Facundo Molares Schoenfeld, better known as alias' Camilo ',' Argentino 'or' Che ', was a member of the extinct guerrillas of the Revolutionary Armed Forces of Colombia FARC, where he stood out in the column 'Teófilo Forero'.
Molares submitted to the Peace Agreement that ended with that guerrilla group in 2016, but as Peace Commissioner Juan Camilo Restrepo Gómez indicated to the newspaper El Tiempo: “The Argentine citizen appears in the general lists of demobilized persons, but he never appeared and was left out of the peace process because he was not accredited.”
Alias' Camilo 'was later identified in Bolivia in 2019 and despite claiming to be a photojournalist, he was arrested by the authorities of that country. At the time, the interim government of Jeanine Áñez Chavez showed documents that revealed that Molares Schoenfeld, who was a member of the Communist Party in Argentina, had been part of a FARC column in Colombia, had arrived in Bolivia as an “instructor” of the MAS factions that would defend Evo, for which they accused him of have participated in the clashes in Montero.
After complications caused by the coronavirus and kidney failure, he returned to his native Argentina to be captured in the province of Chubut, north of that country at the end of last year.
A red circular from Interpol rests on Facundo Molares Schoenfeld, requesting it in Colombia for the aggravated kidnapping of Deputy Armando Acuña and for trafficking and carrying firearms for the exclusive use of the Armed Forces.
There is audiovisual material showing alias 'Camilo o Che' in the release of deputy Armando Acuña kidnapped in 2009. This fragment shows Piedad Córdoba, along with the deputy released in a cloth dress that would have been forced to wear. This fact came to be strongly questioned including by Acuña himself, who pointed to his release as a media show.
For her part, Piedad Córdoba said days after Morales's capture in Argentina: “I think what is happening is unfair, I demand freedom and not extradition.
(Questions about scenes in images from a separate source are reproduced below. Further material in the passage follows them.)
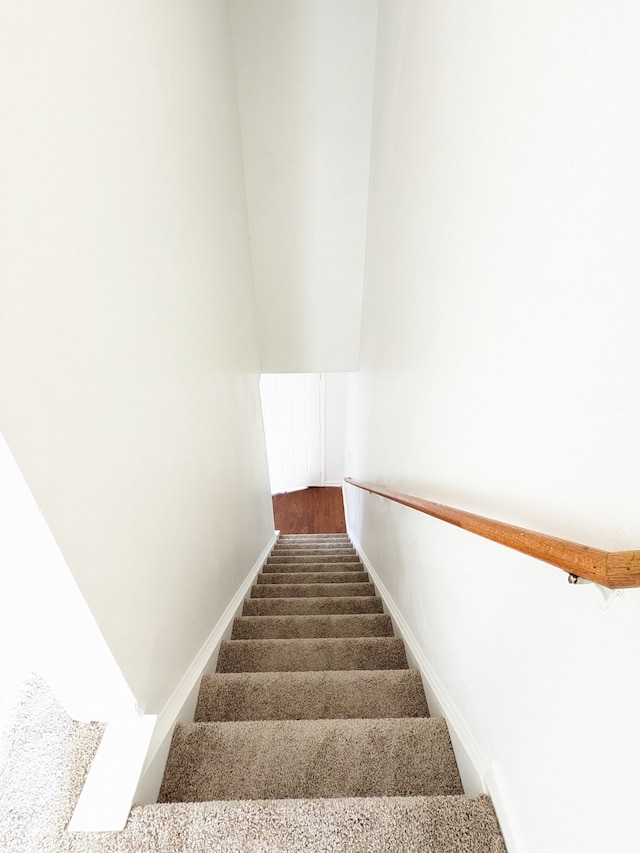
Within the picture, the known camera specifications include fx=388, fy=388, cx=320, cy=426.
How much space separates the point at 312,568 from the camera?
10.6ft

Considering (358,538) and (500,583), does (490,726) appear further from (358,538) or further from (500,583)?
(358,538)

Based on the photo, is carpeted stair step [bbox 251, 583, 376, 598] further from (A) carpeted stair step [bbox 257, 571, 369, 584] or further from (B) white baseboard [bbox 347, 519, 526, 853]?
(B) white baseboard [bbox 347, 519, 526, 853]

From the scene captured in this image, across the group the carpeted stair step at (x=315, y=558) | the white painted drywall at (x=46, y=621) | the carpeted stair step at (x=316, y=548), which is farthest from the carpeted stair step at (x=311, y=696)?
the carpeted stair step at (x=316, y=548)

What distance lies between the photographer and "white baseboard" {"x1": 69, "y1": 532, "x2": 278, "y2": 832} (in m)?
0.78

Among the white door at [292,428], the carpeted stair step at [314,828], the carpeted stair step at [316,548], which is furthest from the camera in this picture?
the white door at [292,428]

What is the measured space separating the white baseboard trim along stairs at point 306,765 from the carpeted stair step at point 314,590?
0.81 meters

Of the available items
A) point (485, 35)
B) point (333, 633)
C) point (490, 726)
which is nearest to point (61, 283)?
point (485, 35)

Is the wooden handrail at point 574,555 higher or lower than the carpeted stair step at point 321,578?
higher

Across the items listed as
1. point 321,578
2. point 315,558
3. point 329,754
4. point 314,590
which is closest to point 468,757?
point 329,754

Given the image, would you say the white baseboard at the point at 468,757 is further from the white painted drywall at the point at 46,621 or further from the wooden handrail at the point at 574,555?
the white painted drywall at the point at 46,621

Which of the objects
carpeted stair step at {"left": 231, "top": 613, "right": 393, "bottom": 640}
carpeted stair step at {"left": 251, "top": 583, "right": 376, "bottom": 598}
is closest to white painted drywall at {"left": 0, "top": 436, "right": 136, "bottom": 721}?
carpeted stair step at {"left": 231, "top": 613, "right": 393, "bottom": 640}

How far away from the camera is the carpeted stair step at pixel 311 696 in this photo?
122cm

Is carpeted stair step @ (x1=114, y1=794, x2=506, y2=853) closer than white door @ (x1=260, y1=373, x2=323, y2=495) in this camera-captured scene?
Yes

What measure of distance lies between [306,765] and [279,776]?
0.23ft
If for what they accuse him was done within the war, I don't see why the Colombian government is demanding extradition to respond to issues that were made in the armed conflict that, later in the agreement, it is understood that no one should be called to trial,” he said in a video published through digital networks.
The national government, for its part, hopes that Facundo Molares Schoenfeld will be extradited from the maximum security prison in Ezeiza, who had a case unfiled in the Special Jurisdiction for Peace on February 24. Sources have also pointed out that alias' Camilo ', like several companions of the column 'Teofilo Forero', were part of the dissidence of the 'New Marquetalia'.
On Molares, some sectors of Argentina mention: “it is part of a left-wing advance in Latin America, supported by politicians, Argentine activists (who pose with candidates in Colombia) and even members of diplomacy,” while for other media outlets they highlight Facundo as a Latin American thinker.